Use HGIG (Gradation Preferred on Sony) for Elden Ring. This preserves the game’s intended HDR calibration. DTM can make the image look punchier but crushes shadow detail and oversaturates colors.

What is the max brightness setting in Elden Ring?

The Max Brightness slider in Elden Ring tells the game your display’s peak brightness in nits. For OLED TVs, set it to 7-8 (approximately 800 nits). For mini-LED displays, 8-10 is appropriate.

How do I fix Elden Ring HDR that is too dark?

If Elden Ring HDR is too dark, increase the in-game Brightness setting to 5 or 6. Also check that your TV’s OLED Light or Backlight setting is adequate, and ensure you are not in a dimmed energy-saving mode.

Do Elden Ring settings work the same for Shadow of the Erdtree?

Yes, the same HDR settings work well for the Shadow of the Erdtree DLC. However, some areas like the Abyssal Woods are extremely dark and may require bumping Brightness to 5 or 6 for better visibility.

Final Recommendations

After testing these settings across 300+ hours of gameplay, the combination of HGIG mode with in-game settings of Brightness 4, Max Brightness 7-8, and Color Balance 9 provides the most balanced Elden Ring experience.

Your room lighting affects perceived brightness.
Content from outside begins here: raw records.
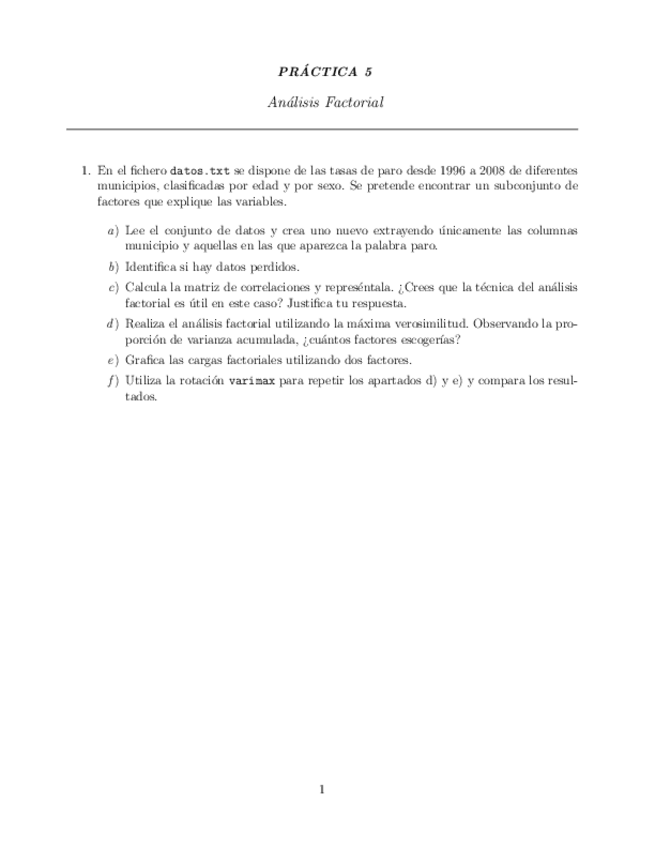 PRÁCTICA 5

Análisis Factorial

1. En el fichero datos.txt se dispone de las tasas de paro desde 1996 a 2008 de diferentes municipios, clasificadas por edad y por sexo. Se pretende encontrar un subconjunto de factores que explique las variables.

a) Lee el conjunto de datos y crea uno nuevo extrayendo únicamente las columnas municipio y aquellas en las que aparezca la palabra paro.

b) Identifica si hay datos perdidos.

c) Calcula la matriz de correlaciones y represéntala. ¿Crees que la técnica del análisis factorial es útil en este caso? Justifica tu respuesta.

d) Realiza el análisis factorial utilizando la máxima verosimilitud. Observando la proporción de varianza acumulada, ¿cuántos factores escogerías?

e) Grafica las cargas factoriales utilizando dos factores.

f) Utiliza la rotación varimax para repetir los apartados d) y e) y compara los resultados.

1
Daytime gaming with sunlight on the screen requires different settings than nighttime play in a dark room. Create two custom presets if your TV supports profile switching.

The Lands Between are beautifully rendered. Proper HDR calibration reveals detail in the texture of armor, the subtle glow of sorceries, and the depth of distant landscapes. Take ten minutes to dial in your settings.